> [PASSAGE GIVEN]
⟨
The General Assembly

The unionist campaign against Home Rule was keen to use the networks that existed between the Protestant churches across the United Kingdom. Religion was seen as one of the sources most likely to generate sympathy. From the outset, Home Rule, which would have meant a Parliament in Dublin with an overwhelming Catholic majority, was denounced by many as “Rome Rule.” 

If it seemed obvious to Irish Protestants of all denominations that they would be assured of support from the overwhelmingly Protestant mainland, this conviction was even stronger with regard to the Scots, whose Presbyterianism was shared by a large number of people in Ireland, mainly in Ulster. (1) 

However, things were not always quite so simple. There were many factors that led to the Scots being less open in their support of the Protestant minority in Ireland than unionists might have wished. Although there was always considerable support from individual ministers and congregations, the different Churches often hesitated to become involved. Things were particularly complex in Scotland where, as we have already seen, Gladstone and the Liberals enjoyed high levels of support in the population. There was also a fear that the sectarian tensions that existed in Ulster might be imported into Scottish politics. And then there were issues of internal Scottish politics – for example, the possible disestablishment of the (Presbyterian) Church of Scotland - that complicated even further the relationship between the Churches and the Liberal Government in London.
⟩
> [SOURCE EXCERPT]
⟨
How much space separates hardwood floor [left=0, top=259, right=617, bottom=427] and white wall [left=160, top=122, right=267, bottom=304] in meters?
⟩
> [TO DO]
Copy word for word the part of the passage about Home Rule and the Protestant churches that runs from "If it seemed" up to and including "in Ulster. (1)".

> [THE ANSWER]
If it seemed obvious to Irish Protestants of all denominations that they would be assured of support from the overwhelmingly Protestant mainland, this conviction was even stronger with regard to the Scots, whose Presbyterianism was shared by a large number of people in Ireland, mainly in Ulster. (1)